:: Data supplied ::
___
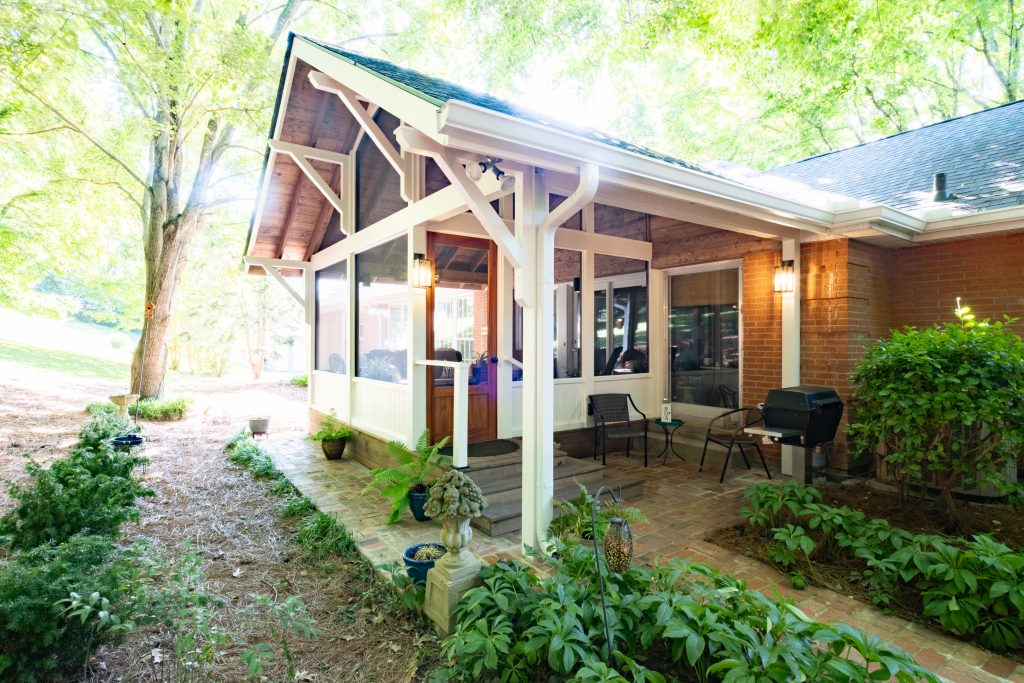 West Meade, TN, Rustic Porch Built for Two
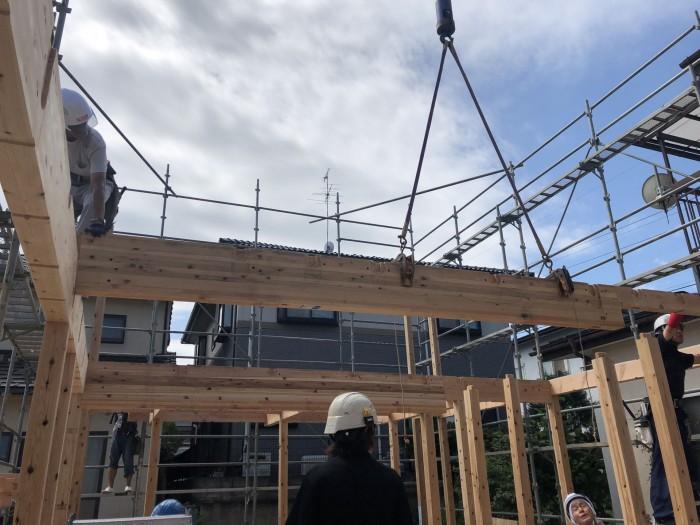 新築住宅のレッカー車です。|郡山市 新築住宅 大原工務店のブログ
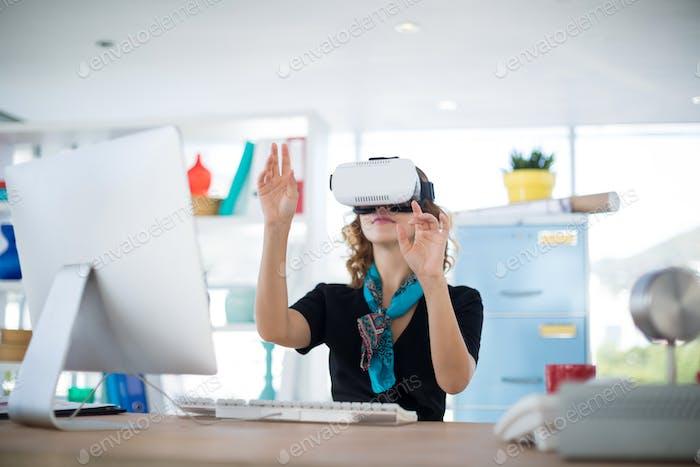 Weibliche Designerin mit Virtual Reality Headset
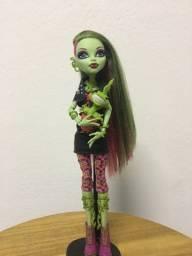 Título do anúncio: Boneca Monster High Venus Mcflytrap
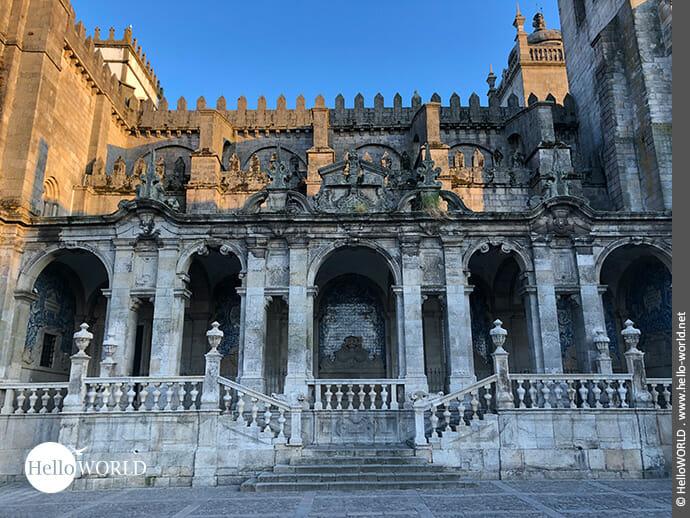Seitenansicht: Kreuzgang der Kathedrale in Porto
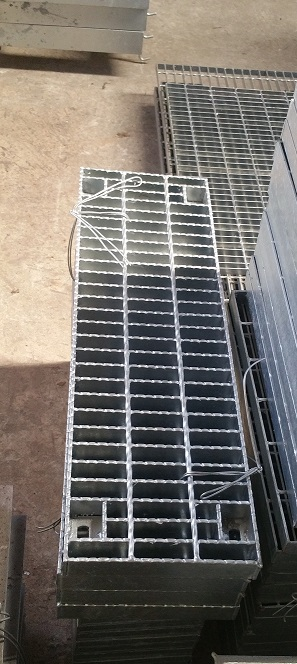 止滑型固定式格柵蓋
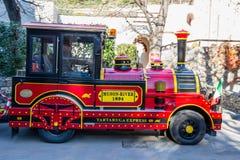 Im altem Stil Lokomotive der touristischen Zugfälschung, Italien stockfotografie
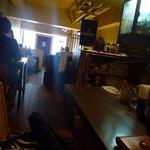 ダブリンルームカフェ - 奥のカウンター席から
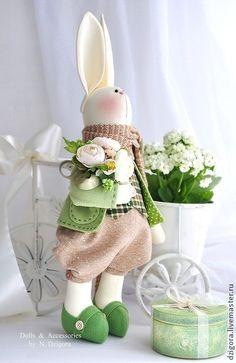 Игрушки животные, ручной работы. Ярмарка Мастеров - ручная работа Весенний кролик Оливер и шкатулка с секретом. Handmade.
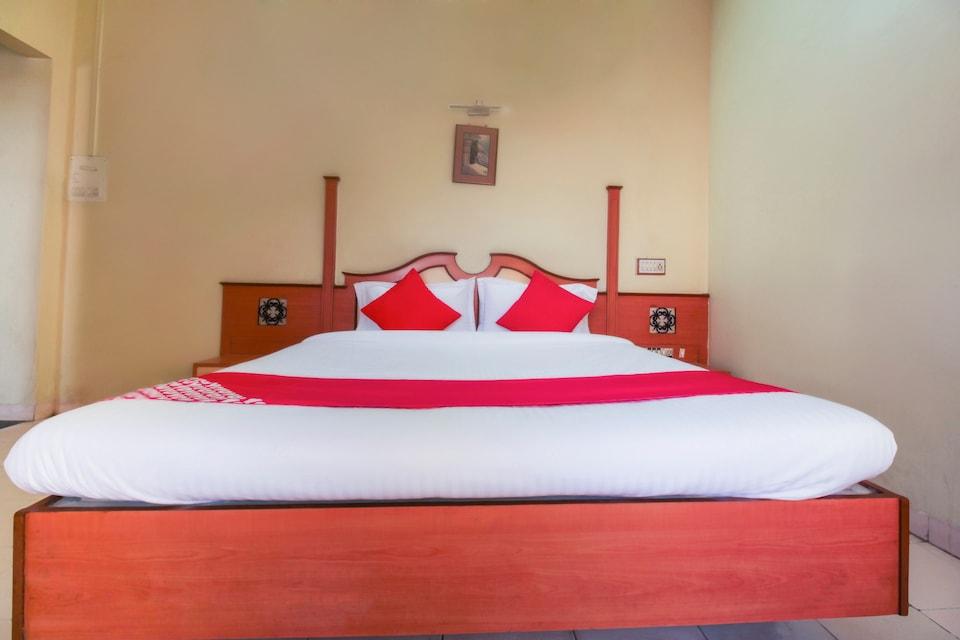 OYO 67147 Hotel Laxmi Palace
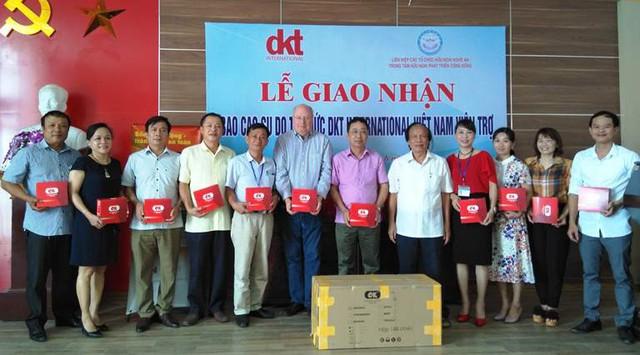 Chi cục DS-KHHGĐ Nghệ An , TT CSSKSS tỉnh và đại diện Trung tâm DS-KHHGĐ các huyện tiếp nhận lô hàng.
___
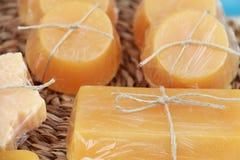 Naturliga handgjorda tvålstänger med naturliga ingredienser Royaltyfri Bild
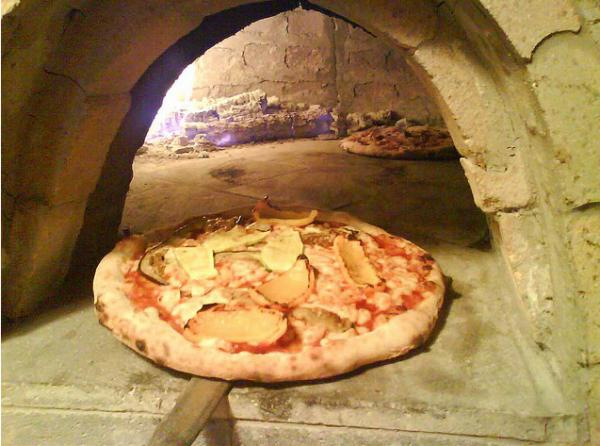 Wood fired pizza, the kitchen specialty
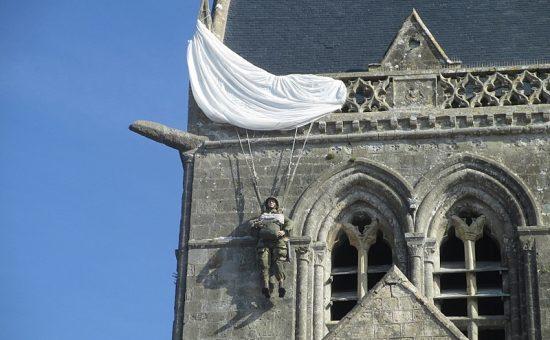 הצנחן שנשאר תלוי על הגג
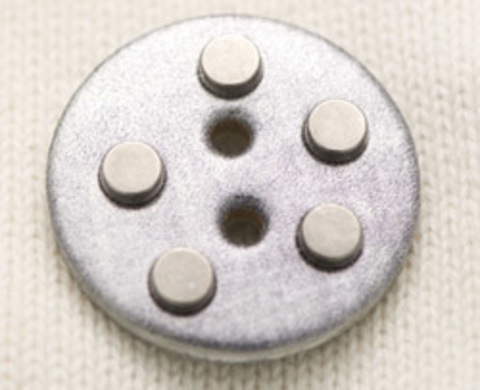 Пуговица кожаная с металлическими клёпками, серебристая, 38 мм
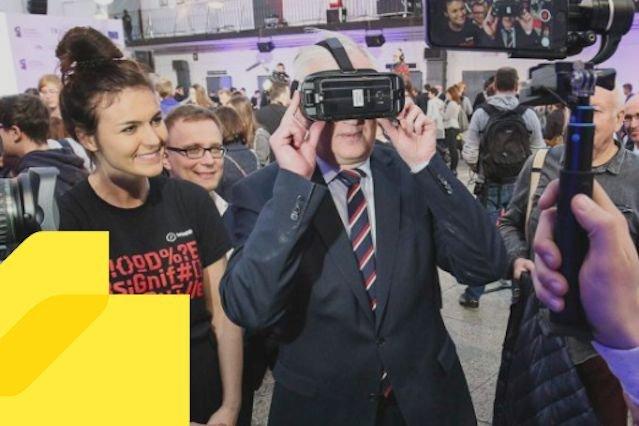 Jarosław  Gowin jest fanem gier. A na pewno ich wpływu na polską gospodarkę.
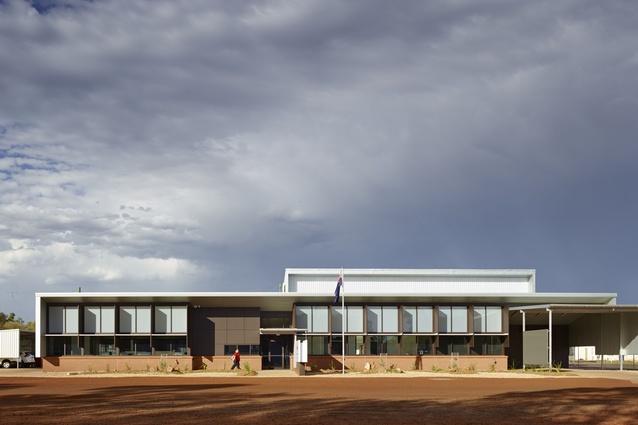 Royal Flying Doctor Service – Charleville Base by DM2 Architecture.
___
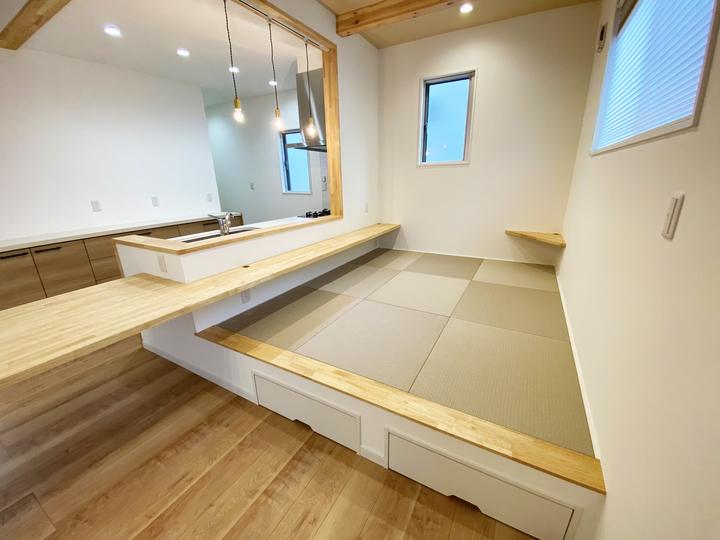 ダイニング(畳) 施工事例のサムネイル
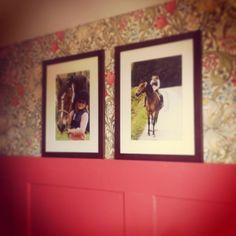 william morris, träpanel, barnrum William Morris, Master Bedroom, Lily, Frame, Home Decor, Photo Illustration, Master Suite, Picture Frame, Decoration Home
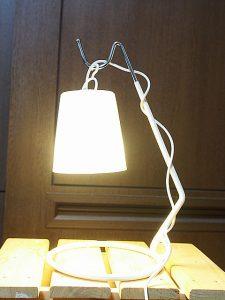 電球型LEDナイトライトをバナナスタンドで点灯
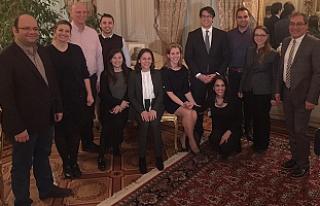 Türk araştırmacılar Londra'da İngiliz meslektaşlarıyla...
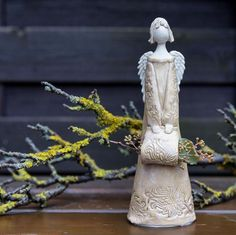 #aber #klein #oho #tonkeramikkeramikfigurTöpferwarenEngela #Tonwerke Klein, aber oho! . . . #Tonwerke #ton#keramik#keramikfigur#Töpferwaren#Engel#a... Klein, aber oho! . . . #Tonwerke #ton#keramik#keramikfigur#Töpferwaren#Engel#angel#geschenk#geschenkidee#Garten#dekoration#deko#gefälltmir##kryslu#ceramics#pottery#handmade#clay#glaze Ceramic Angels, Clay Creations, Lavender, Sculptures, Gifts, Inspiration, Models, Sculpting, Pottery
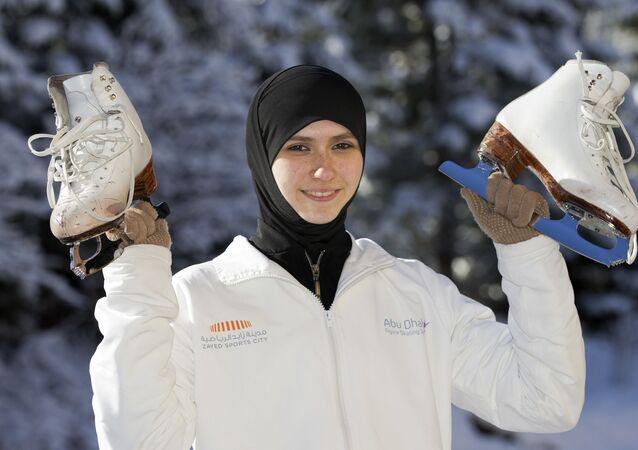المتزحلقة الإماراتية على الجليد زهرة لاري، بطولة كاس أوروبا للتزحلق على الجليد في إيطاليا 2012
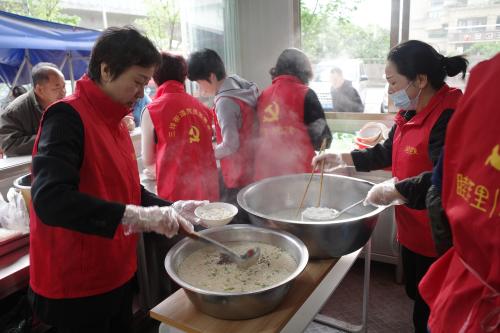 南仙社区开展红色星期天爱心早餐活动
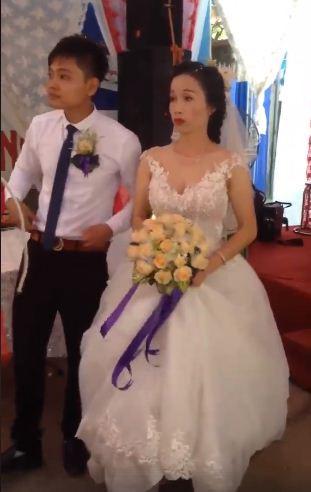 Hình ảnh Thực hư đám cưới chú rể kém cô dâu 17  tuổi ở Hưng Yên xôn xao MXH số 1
___
:: What to work on ::
Look through the listing above for the line with "na polską gospodarkę." and the line with "Royal Flying Doctor". Write out exactly those lines and everything between, leaving out pictures.

:: Response ::
 Jarosław  Gowin jest fanem gier. A na pewno ich wpływu na polską gospodarkę.
 Royal Flying Doctor Service – Charleville Base by DM2 Architecture.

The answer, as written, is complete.